> _Text segment_

Many people contact Fight the New Drug to share their personal stories about how porn has affected their life or the life of a loved one. We consider these personal accounts very valuable because, while the science and research is powerful within its own right, personal accounts from real people seem to really hit home about the damage that pornography does to real lives.
We recently received this true story that shows how harmful it can be to not learn about sex and porn's effects from a trusted source. This Fighter's experience illustrates how porn can leave a lasting mark on the consumer that negatively affects how they see themselves.
It took me a bit of time to write it, but here is my story:
When I was in the third grade, I was sexually assaulted. These two older boys in my class decided it would be funny to try and grope me while playing outside at recess while the teachers weren’t looking. That may seem like nothing. And to be honest, if some guys tried to do that to me today, I might cuss at them and that would be that. But as a child, this was absolutely mortifying.
At that sheltered age, I didn’t know what the big deal was about my body and why these boys wanted to touch me. But most importantly, why those two boys kept laughing about it. I became very self-conscious about my body. Was something wrong with me? Did my chest look funny? Did my butt look weird? Whatever their reason, though, my conscience told me that what they were doing was wrong.
Related: Parents: If You Don’t Teach Your Kids About Sex, Porn Will
I finally told my parents after a month of this continued harassment. After I initially told my parents, they were furious. Absolutely livid. My mother consulted the principal, and the principal sat me down with my father and asked me a few questions about some of the things they had done to me. As a result, one of those boys was expelled.
Everyone told me that it was wrong of them to grope me, and that they should not have done that…but they forgot to tell me why it was awful for those boys to touch me without my consent.
Left in the dark
I still didn’t know about sex. I didn’t know that those parts of the body were often tied with physical expressions of love between consenting individuals. I didn’t know that. I didn’t know anything.

> _Data excerpt_
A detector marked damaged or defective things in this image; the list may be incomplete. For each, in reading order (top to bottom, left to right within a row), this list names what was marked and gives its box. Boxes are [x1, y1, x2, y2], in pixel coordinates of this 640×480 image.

> _The task_
Continue the first-person story above the data about being groped by classmates in third grade, beginning right after its final sentence.

> _Result of the exercise_
All I knew about those parts of my body was that they were private. For me only. So I was left to assume as to why it was so bad for these boys to be putting their hands where they did.
I finally came to a conclusion, the only one that I could muster-up with my limited 9-year-old knowledge. For years, I believed that it was because my body was shameful. That somehow, my body was unacceptable or repulsive. I believed that I had “private parts” because those parts of me were somehow ugly and humiliating, or abnormal.
My first exposure
Two years later, I was at a sleepover with my best friend. We were talking late at night, and then out of nowhere, she pulls out a book. The pages contained photographs of people—nude. People showing their “private parts.” I was appalled. Apparently, it was normal for private parts to not even be considered “private.”
As the pages continued, men and women started moving into odd positions with one another. My friend proceeded to tell me that this was called, “sex.”
Related: What’s The Average Age Of Someone’s First Exposure To Porn?
I was always a very curious individual, and so I began doing my own research about this whole “sex” thing…and I was quickly introduced to the multi-million dollar porn industry.
Nothing like the photos
I was very lucky, in that I never became addicted to pornography. In fact, my only first-hand experiences/usage with porn only total up to about two hours. But those two hours forever affected the way I saw myself and my own body.
As a 12-year-old, I began comparing myself to the images of women that I saw—surgically manipulated, and perfectly posed by photographers. I understood instantly that I looked nothing like the women who seemed to be desired by the men on the screen.
For years, I tried earnestly to be able to look at my naked body and see beauty, but I was always reminded of the women that I would never compare to. Disappointment pressed upon my self-esteem. I believed that men would never find me desirable, and so I shut them out. I avoided intimacy.
Related: “No Harm In Looking, Right?” A Study Of Porn’s Impact On Self-Esteem
Porn destroys vulnerability
I found myself unable to dive deep into loving relationship because to love, completely and purely, means to be vulnerable. Being vulnerable means showing everything—your flaws, your imperfections, your insecurities, your weaknesses…but also your strengths, your talents, your intelligence, and your value.
How ironic. I feared the one, beautiful thing that pornography will never be able to offer. Vulnerability. Pornography shows none of that. Porn, in fact, kills the beautiful side of vulnerability. Or in other words, love.
–B.
Porn reshapes expectations, even of yourself
This Fighter’s story is as common as it is heartbreaking.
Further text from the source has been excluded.